* Document section:
= 1605 in science =

The year 1605 in science and technology involved some significant events.

==Exploration==
- Habitation at Port-Royal established by France under Pierre Dugua, Sieur de Mons, the first European colonization of Nova Scotia in North America (at this time part of Acadia); the Gregorian calendar is adopted.

==Chemistry==
- First recorded use of the word Chemistry ("Chymistrie") in English, in Thomas Tymme's The Practice of Chymicall and Hermeticall Physicke, translated from Joseph Duchesne.
- The phenomenon of mechanoluminescence is first discovered by Sir Francis Bacon from scratching sugar with a knife.
- Michal Sedziwój publishes the alchemical treatise A New Light of Alchemy which proposes the existence of the "food of life" within air, much later recognized as oxygen.

* Your tasks:
a - In the page on 1605 in science, shorten the entry that begins "Habitation at Port-Royal" to a single brief sentence that keeps its main facts.
b - Pick up the page on 1605 in science after its final entry and continue it.

* Dataset excerpts:
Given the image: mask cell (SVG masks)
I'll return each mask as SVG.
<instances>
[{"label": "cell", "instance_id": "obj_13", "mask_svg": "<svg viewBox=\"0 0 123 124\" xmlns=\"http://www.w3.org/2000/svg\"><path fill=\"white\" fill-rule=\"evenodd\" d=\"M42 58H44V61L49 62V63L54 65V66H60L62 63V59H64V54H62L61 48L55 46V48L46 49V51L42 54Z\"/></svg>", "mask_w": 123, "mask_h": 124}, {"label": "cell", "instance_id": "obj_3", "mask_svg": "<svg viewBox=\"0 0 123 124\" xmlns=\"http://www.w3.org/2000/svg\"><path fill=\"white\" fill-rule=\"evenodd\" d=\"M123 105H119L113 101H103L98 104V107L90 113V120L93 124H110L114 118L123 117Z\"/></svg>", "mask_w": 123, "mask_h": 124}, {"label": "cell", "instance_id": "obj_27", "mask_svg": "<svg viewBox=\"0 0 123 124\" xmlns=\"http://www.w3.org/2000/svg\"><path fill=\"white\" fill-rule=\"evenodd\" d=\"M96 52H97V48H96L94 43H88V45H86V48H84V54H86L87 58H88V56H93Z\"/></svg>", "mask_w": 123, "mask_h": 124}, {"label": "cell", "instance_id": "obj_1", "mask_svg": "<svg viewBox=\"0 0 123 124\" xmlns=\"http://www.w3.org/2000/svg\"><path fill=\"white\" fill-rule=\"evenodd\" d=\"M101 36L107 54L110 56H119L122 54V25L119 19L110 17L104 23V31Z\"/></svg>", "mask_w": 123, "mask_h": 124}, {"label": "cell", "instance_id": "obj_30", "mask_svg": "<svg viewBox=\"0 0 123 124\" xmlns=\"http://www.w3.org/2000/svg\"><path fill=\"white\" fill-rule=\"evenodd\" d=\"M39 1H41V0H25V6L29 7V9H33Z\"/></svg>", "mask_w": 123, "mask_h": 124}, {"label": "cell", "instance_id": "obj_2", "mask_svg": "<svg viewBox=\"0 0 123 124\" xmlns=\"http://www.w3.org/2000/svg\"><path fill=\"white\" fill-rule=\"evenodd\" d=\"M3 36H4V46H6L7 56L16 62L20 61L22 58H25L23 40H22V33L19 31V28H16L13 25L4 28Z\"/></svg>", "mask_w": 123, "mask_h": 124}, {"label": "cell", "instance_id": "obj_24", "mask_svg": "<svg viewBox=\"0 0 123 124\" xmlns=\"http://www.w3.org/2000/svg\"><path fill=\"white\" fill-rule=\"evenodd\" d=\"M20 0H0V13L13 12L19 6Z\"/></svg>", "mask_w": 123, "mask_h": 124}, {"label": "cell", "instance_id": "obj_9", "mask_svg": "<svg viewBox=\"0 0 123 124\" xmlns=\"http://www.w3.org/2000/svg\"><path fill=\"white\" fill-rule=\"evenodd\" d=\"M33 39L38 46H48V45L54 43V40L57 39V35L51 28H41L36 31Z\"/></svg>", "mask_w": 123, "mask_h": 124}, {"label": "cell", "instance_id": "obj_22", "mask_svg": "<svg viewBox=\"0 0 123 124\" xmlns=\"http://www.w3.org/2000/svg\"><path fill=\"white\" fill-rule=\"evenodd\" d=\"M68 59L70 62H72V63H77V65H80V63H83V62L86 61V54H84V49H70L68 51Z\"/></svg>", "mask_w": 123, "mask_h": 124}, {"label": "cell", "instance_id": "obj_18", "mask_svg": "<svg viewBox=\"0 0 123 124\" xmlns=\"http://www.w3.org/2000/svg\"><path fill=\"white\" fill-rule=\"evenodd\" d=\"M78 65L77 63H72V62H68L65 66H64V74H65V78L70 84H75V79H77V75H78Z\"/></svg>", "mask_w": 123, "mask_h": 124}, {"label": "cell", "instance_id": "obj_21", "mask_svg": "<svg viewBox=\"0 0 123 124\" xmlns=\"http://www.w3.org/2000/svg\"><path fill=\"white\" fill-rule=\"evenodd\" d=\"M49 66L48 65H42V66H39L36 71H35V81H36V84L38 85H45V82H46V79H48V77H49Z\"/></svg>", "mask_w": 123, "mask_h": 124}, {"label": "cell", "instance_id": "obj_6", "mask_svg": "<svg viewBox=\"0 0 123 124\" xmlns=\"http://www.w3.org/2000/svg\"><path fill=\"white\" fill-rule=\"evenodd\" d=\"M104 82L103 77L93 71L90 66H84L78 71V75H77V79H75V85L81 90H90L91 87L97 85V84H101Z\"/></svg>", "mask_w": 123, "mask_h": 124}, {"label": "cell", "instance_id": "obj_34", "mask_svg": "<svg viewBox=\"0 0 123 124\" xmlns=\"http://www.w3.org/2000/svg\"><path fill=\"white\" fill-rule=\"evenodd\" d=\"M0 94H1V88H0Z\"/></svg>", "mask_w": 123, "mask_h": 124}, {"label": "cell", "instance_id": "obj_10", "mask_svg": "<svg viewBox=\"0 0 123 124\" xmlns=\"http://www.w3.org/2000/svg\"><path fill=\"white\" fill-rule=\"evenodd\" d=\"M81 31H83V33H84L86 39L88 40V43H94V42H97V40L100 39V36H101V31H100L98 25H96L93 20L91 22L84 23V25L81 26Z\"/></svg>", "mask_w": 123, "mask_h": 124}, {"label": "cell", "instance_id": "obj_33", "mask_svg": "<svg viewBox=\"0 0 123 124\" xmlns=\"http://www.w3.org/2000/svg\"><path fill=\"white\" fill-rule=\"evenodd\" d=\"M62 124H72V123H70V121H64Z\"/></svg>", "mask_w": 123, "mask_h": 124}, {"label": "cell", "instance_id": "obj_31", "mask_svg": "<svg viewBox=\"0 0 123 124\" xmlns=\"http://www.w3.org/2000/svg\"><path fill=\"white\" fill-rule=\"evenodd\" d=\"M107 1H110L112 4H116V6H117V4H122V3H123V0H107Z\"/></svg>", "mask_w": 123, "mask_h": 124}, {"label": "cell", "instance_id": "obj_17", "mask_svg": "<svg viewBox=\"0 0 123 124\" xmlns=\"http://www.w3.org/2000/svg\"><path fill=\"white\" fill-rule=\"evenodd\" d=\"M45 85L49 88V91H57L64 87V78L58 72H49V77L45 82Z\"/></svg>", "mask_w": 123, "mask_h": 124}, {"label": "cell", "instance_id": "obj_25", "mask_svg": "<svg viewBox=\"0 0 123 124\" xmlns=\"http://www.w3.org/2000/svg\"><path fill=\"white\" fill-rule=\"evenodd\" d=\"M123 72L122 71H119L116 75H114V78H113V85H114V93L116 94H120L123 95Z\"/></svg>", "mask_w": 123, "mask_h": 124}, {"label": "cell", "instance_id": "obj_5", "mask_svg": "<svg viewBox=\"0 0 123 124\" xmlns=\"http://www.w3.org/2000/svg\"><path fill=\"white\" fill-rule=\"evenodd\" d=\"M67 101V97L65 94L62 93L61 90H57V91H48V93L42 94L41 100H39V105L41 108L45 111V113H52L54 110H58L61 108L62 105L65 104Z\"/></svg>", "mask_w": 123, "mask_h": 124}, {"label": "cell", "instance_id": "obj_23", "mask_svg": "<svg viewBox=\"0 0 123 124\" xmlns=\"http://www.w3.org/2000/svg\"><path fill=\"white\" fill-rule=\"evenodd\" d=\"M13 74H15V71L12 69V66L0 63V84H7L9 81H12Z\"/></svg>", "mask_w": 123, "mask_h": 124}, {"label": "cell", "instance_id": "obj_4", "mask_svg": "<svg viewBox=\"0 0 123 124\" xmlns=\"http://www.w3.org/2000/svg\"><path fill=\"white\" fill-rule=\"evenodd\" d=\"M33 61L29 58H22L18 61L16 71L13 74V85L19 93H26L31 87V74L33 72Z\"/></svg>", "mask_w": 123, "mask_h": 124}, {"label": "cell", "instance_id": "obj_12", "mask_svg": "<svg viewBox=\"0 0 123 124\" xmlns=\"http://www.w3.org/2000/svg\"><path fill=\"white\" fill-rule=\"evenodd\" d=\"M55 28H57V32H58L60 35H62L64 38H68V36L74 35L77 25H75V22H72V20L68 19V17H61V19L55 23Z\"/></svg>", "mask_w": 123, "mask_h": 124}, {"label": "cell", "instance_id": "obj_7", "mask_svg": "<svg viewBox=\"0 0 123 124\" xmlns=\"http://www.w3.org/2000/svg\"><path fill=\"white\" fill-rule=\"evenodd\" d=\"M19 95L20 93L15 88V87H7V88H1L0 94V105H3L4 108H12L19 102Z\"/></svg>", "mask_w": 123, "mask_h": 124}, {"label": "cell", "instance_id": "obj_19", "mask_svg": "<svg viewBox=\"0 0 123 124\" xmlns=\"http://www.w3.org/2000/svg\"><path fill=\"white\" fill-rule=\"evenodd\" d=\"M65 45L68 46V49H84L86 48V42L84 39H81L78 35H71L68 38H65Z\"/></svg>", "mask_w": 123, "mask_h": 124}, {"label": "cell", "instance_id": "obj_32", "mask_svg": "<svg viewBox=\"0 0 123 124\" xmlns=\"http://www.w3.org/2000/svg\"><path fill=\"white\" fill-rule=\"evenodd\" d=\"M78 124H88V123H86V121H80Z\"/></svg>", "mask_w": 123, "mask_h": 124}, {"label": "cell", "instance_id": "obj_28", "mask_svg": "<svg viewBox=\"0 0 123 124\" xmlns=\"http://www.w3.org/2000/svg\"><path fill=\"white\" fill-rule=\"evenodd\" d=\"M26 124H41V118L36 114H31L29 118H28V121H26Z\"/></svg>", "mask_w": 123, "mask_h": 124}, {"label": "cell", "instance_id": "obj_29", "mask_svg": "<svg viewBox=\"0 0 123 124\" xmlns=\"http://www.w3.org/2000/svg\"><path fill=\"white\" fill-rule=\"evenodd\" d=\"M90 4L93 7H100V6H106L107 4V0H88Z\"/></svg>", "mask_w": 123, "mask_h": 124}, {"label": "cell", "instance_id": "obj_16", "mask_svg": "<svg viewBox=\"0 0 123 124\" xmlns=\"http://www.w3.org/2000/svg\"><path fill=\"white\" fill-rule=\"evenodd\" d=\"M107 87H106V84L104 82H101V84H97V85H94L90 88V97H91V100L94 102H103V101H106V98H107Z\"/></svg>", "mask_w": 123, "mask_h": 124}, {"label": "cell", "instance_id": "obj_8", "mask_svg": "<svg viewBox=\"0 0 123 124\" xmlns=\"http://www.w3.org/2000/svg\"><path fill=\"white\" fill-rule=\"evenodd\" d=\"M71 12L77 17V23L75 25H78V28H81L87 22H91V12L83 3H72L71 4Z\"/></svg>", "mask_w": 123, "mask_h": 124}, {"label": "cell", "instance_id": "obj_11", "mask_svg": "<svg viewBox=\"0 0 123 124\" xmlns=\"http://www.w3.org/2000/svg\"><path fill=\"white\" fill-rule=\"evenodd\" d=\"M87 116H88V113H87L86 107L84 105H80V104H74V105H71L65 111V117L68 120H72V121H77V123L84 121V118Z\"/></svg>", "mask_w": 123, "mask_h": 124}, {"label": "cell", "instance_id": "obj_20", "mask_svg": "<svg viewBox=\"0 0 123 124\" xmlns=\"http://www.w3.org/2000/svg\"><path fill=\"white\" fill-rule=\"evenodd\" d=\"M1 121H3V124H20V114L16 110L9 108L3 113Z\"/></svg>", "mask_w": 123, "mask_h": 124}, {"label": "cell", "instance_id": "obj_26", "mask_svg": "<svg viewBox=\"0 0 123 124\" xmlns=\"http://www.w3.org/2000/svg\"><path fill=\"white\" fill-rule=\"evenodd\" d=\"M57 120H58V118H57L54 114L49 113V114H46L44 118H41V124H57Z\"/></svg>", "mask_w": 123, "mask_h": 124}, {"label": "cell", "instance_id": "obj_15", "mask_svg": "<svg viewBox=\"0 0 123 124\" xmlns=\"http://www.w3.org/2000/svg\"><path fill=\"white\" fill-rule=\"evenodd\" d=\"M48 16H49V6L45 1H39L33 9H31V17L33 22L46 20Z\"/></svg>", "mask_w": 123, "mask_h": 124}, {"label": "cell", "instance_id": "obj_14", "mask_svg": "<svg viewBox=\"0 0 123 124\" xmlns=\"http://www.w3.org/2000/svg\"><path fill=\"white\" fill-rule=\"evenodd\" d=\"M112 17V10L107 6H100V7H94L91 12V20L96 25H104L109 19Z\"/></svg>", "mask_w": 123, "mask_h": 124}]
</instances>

* Results by task:
a - France, under Pierre Dugua, Sieur de Mons, set up the habitation at Port-Royal, the first European colonization of Nova Scotia (then part of Acadia), and the Gregorian calendar was adopted.

b -
- Chartreuse (liqueur) is first recorded in an alchemical manuscript; it will be made by Carthusian monks, named for the great charterhouse (la grande Chartreuse).

==Births==
- October 19 – Thomas Browne, English physician and encyclopedist (died 1682)
- Martin van den Hove, Dutch astronomer (died 1639)
- approx. date – Semyon Dezhnyov, Pomor navigator (died 1672)

==Deaths==
- May 4 – Ulisse Aldrovandi, Bolognese naturalist (born 1522)
- December 29 – John Davis, English explorer (born 1550)
- Roger Marbeck, English royal physician (born 1536)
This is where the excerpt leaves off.